Hard lessons from October wildfires a ‘wake-up call’ for Sonoma County
It was 11:19 p.m. on Oct. 8, and a panicked caller to Sonoma County's 911 dispatch center was incredulous the operator wasn't aware her world had exploded in flames.
“What's on fire?” the 911 dispatcher asked.
Everything, the caller said. The trees, the houses, anything standing on Mountain Home Ranch Road in the foothills of the Mayacamas Mountains. Propane tanks were exploding. The neighborhood needed a fire engine “an hour ago,” she said.
“How big is the fire? Huge,” she said. “Acres. Hundreds of acres. Nobody's been warned about this.” People would die, she feared.
Less than two hours earlier, a wildfire had erupted off Tubbs Lane outside Calistoga. Hot, dry Diablo winds drove the fire west, up and over the mountains that border Sonoma County and down into a landscape of ranches and rural subdivisions on the eastern outskirts of Santa Rosa.
The Tubbs fire, California's worst wildfire on record, would arrive in the city around 1 a.m., but already it had people running for their lives. Across the region, a half-dozen other major blazes were burning, trapping residents on Nuns Canyon Road above Sonoma Valley, near Atlas Peak in Napa County and in Redwood Valley in Mendocino County.
At 11:40 p.m., two hours after the Tubbs fire ignited, Sonoma County's inundated 911 dispatch center received the first call from the county's emergency services division.
The caller, Sam Wallis, an on-duty emergency coordinator, greeted the operator with “Good morning,” and asked what he should do. The dispatcher seemed taken aback by his question. He could come into the call center, she said.
“We have lots going on,” she added.
On another line, a separate operator was urgently asking Mendocino County officials to send help. But authorities there were already taxed with a big wildfire of their own she was told, according to a Press Democrat review of calls to Sonoma County's 911 calls that night.
Wallis, the on-duty emergency staffer, wasn't clear what to do next.
“I'm not sure how much help I'll be,” he said to the dispatcher on his call. “I'm with the emergency management section for fire and emergency services. So I'm not a fireman or something.”
The chaos, speed and destructive power of the October 2017 firestorm exposed deep shortcomings and outright failures in emergency preparedness. A year later, local officials and public safety leaders say they learned painful lessons from the disaster. They have made critical changes to the ways people are warned of emergencies and directed to safety, fires are detected and attacked, and power grids are operated during dangerous conditions.
Failure on warnings
Tens of thousands of people were sleeping that night last year when fierce winds whipped flames into firestorms across Sonoma, Napa, Mendocino and Lake counties, overwhelming every aspect of emergency response from public warnings and firefighting resources to water, electricity, cellphone and 911 systems.
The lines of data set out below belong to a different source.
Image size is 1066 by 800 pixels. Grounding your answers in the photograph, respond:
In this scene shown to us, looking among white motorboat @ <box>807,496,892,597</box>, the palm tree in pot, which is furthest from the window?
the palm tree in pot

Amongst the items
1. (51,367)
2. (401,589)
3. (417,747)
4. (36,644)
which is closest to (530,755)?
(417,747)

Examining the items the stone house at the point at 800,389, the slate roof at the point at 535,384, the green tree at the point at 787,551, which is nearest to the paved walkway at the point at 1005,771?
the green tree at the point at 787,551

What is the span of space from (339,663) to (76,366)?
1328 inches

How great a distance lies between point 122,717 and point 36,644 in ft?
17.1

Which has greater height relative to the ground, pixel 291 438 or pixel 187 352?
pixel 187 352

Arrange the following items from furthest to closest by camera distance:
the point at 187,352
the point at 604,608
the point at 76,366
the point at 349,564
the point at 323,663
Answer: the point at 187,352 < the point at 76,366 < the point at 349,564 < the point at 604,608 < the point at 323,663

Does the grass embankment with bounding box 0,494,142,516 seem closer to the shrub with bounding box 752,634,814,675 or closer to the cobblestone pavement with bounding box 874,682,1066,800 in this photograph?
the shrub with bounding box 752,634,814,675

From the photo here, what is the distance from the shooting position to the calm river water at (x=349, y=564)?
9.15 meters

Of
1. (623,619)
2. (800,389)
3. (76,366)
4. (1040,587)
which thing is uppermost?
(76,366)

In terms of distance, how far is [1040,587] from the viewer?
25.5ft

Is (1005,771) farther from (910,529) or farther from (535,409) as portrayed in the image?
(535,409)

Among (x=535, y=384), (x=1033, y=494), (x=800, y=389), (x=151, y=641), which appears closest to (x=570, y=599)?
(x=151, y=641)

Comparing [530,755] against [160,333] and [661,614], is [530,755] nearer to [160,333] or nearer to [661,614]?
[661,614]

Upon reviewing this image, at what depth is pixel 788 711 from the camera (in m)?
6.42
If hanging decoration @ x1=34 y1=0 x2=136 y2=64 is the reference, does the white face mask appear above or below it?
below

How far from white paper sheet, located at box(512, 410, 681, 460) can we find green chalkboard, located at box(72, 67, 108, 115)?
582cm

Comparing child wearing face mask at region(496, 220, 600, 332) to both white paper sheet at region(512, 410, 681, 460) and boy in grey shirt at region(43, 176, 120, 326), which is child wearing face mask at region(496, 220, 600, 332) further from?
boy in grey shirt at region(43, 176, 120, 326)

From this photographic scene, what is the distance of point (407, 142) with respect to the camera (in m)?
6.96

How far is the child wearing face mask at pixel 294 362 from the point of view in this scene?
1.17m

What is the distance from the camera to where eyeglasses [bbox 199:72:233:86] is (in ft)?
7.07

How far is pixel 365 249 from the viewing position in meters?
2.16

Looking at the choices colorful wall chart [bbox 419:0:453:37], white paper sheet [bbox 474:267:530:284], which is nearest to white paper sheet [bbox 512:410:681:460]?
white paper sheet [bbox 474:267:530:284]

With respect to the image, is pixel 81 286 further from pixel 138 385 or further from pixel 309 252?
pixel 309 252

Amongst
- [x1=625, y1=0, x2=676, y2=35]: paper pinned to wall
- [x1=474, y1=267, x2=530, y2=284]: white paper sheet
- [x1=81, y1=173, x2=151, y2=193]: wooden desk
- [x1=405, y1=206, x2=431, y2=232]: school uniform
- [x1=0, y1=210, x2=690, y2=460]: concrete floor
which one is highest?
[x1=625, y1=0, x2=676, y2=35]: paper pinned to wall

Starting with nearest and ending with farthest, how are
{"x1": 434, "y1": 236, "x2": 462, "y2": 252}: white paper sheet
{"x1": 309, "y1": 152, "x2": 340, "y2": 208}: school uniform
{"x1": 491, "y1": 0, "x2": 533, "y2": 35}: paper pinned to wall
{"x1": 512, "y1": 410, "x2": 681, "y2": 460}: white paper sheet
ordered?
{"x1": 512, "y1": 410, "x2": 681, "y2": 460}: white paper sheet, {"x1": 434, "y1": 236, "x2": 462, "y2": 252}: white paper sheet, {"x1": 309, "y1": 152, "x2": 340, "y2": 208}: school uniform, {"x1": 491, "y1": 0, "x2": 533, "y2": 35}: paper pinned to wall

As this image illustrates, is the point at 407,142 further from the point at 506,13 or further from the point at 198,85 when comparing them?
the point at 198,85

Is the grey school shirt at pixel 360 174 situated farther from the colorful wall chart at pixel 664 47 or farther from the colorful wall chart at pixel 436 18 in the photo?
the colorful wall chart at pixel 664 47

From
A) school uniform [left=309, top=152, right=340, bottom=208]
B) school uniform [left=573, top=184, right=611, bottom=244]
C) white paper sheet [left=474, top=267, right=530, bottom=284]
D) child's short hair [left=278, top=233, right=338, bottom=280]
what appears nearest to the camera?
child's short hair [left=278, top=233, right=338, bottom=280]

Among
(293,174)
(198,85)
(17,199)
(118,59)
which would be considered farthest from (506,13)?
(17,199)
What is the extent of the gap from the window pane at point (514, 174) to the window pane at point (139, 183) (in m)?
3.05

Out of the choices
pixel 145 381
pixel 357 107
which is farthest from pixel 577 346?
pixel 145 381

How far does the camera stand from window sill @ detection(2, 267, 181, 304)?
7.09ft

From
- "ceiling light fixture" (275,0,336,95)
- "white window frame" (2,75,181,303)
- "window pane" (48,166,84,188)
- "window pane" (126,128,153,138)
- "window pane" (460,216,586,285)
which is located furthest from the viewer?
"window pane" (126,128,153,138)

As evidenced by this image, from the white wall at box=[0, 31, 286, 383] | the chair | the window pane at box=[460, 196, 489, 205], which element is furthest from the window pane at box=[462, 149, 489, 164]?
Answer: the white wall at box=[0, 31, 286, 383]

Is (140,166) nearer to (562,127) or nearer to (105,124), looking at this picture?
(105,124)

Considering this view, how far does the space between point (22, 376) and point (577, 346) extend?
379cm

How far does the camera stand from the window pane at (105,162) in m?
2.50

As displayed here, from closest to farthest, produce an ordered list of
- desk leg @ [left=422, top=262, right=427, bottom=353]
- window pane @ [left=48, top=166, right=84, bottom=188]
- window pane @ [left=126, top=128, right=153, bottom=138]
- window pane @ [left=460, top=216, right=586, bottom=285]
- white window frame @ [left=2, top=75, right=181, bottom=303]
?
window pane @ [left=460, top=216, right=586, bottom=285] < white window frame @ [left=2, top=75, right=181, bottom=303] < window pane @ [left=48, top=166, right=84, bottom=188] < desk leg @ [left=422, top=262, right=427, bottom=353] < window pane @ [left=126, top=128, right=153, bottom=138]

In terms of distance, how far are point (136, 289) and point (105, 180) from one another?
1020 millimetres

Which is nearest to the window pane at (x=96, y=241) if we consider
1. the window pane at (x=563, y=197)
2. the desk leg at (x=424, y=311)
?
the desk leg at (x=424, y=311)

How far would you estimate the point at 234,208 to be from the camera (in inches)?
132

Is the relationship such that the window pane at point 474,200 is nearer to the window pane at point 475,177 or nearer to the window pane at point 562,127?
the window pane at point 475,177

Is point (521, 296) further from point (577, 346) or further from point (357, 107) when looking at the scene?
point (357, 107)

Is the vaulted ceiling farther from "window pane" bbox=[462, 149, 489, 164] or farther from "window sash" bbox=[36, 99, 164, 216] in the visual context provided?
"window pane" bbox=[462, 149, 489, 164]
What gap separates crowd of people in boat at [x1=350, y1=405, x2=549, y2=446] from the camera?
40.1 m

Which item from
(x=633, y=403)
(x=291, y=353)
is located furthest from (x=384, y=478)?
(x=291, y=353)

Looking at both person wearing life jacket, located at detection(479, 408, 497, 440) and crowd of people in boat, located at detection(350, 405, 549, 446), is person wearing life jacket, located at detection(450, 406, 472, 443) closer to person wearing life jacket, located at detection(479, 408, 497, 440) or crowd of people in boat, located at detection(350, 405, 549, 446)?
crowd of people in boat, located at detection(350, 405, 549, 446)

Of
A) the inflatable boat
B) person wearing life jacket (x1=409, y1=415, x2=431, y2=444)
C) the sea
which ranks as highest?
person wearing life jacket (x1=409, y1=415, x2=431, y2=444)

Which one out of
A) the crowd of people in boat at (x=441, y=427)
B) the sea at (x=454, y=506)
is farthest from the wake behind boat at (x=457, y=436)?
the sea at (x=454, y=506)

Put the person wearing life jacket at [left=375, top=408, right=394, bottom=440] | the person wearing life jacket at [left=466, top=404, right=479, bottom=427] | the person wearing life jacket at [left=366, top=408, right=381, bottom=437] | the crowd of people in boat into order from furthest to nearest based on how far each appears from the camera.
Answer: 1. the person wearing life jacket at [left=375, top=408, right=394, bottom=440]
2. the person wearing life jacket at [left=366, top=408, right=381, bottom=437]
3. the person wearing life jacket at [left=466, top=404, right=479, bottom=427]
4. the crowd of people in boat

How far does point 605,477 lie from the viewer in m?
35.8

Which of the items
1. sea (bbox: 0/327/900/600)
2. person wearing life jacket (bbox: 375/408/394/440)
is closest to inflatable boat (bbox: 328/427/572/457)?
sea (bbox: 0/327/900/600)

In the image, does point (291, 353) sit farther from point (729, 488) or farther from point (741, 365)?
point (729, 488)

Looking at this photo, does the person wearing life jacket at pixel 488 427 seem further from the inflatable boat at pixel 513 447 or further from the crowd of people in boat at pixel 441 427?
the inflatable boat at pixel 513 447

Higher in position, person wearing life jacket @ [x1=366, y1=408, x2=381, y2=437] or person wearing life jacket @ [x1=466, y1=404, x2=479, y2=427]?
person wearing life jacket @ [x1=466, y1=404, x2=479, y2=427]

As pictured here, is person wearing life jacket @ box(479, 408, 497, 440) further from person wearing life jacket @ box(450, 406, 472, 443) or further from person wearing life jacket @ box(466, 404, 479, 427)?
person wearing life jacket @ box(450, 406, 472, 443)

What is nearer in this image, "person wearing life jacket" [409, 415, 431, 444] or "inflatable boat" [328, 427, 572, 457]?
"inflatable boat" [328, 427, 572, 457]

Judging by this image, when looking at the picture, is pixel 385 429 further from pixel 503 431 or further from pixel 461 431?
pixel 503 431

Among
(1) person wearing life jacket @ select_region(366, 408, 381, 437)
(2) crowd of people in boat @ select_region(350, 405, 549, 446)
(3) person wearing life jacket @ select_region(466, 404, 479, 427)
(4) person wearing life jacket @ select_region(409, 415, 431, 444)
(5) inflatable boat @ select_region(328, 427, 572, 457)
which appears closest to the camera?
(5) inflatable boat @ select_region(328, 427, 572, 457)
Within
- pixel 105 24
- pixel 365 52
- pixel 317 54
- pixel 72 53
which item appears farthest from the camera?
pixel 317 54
It was not even a firefight in those pre-dawn hours. People fled on foot, they hid in pools or drove white-knuckled into unsettling traffic jams caused by so many trying to escape at once. Firefighters and other first responders did little else in those first critical hours than get people out of danger. Not everyone was saved.
Forty people died in the North Bay fires. Some suffocated from heat and smoke in their homes, others died inside their garages, trapped by motorized doors they could not open without power. One woman fleeing in her car missed a sharp turn in the road not far from home. Her husband drove by minutes later and would go days wondering about her fate. Her body was found by a deputy down the embankment near the burned car.
The youngest victims, a teenage brother and sister from Mendocino County, died days apart from burns they suffered while trying to escape with their parents, who survived.
Most of those in the fires' path in Sonoma County received no official warning to evacuate.
“We should have woken up the world,” Board of Supervisors Chairman James Gore would later say in the fires' wake.
California's most destructive siege of wildfire dragged on for 23 days before the flames were contained in Sonoma County, where the toll was heaviest, with more than 5,300 homes lost and 24 people killed. Across Northern California, insured losses from the October fires could climb to $15 billion. Images of staggering loss - entire neighborhoods reduced to ash and debris - captured national and international media attention for weeks.
In the earliest days, evacuees began asking why Sonoma County had failed to warn people about the fast-moving fires burning into populated areas.